非矩形四边形上并集的交集

Question

我正在研究停车位检测的问题。为了检测空的停车位，我使用了交集而不是联合。但是，停车位并不总是矩形的。所以，我做了一个标注工具，可以绘制各种形状的多边形。现在，我想知道是否有任何提供 IOU 功能的 python 库？如果没有，还有其他选择吗？

Answer 1

您应该使用shapelyPython 库：

from shapely.geometry import box, Polygon

# Define Each polygon 
pol1_xy = [[130, 27], [129.52, 27], [129.45, 27.1], [130.13, 26]]
pol2_xy = [[30, 27.200001], [129.52, 27.34], [129.45, 27.1], [130.13, 26.950001]]
polygon1_shape = Polygon(pol1_xy)
polygon2_shape = Polygon(pol2_xy)

# Calculate Intersection and union, and tne IOU
polygon_intersection = polygon1_shape.intersection(polygon2_shape).area
polygon_union = polygon1_shape.union(polygon2_shape).area
IOU = polygon_intersection / polygon_union 

Answer 2

ibarrond 的答案可以稍作改进。找到两个四边形的并集是一项代价高昂的操作。相反，我们可以通过首先添加两个四边形的面积来找到并集的面积。这将过多计算四边形重叠的面积，但我们可以通过减去我们已经计算过的相交面积来纠正此问题：

def IOU(pol1_xy, pol2_xy):
    # Define each polygon
    polygon1_shape = Polygon(pol1_xy)
    polygon2_shape = Polygon(pol2_xy)

    # Calculate intersection and union, and the IOU
    polygon_intersection = polygon1_shape.intersection(polygon2_shape).area
    polygon_union = polygon1_shape.area + polygon2_shape.area - polygon_intersection
    return polygon_intersection / polygon_union

以下代码验证此改进是否给出相同的结果，然后对两个版本进行计时。函数IOU1包含ibarrond的代码，函数IOU2包含改进。

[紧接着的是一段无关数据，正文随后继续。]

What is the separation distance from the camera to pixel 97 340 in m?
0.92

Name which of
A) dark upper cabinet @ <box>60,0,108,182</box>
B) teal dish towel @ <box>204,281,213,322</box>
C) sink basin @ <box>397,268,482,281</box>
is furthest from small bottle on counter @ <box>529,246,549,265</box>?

from shapely.geometry import Polygon
from timeit import timeit

def IOU1(pol1_xy, pol2_xy):
    # Define each polygon
    polygon1_shape = Polygon(pol1_xy)
    polygon2_shape = Polygon(pol2_xy)

    # Calculate intersection and union, and the IOU
    polygon_intersection = polygon1_shape.intersection(polygon2_shape).area
    polygon_union = polygon1_shape.union(polygon2_shape).area
    return polygon_intersection / polygon_union

def IOU2(pol1_xy, pol2_xy):
    # Define each polygon
    polygon1_shape = Polygon(pol1_xy)
    polygon2_shape = Polygon(pol2_xy)

    # Calculate intersection and union, and tne IOU
    polygon_intersection = polygon1_shape.intersection(polygon2_shape).area
    polygon_union = polygon1_shape.area + polygon2_shape.area - polygon_intersection
    return polygon_intersection / polygon_union

if __name__ == '__main__':
    # Define test coordinates:
    pol1_xy = [[130, 27], [129.52, 27], [129.45, 27.1], [130.13, 26]]
    pol2_xy = [[30, 27.200001], [129.52, 27.34], [129.45, 27.1], [130.13, 26.950001]]

    # Test that results are the same (except for minor rounding differences):
    assert abs(IOU1(pol1_xy, pol2_xy) - IOU2(pol1_xy, pol2_xy)) < 1e-16

    # Determine speeds of both functions:
    t1=timeit('IOU1(pol1_xy, pol2_xy)', number=100000,
              setup='from __main__ import IOU1, pol1_xy, pol2_xy')
    t2=timeit('IOU2(pol1_xy, pol2_xy)', number=100000,
              setup='from __main__ import IOU2, pol1_xy, pol2_xy')
    print('time for IOU1:  %s' %t1)
    print('time for IOU2:  %s' %t2)

这是我得到的结果：

time for IOU1:  20.0208661
time for IOU2:  11.0288122

请注意，确切的时间将根据硬件和当前后台活动而有所不同。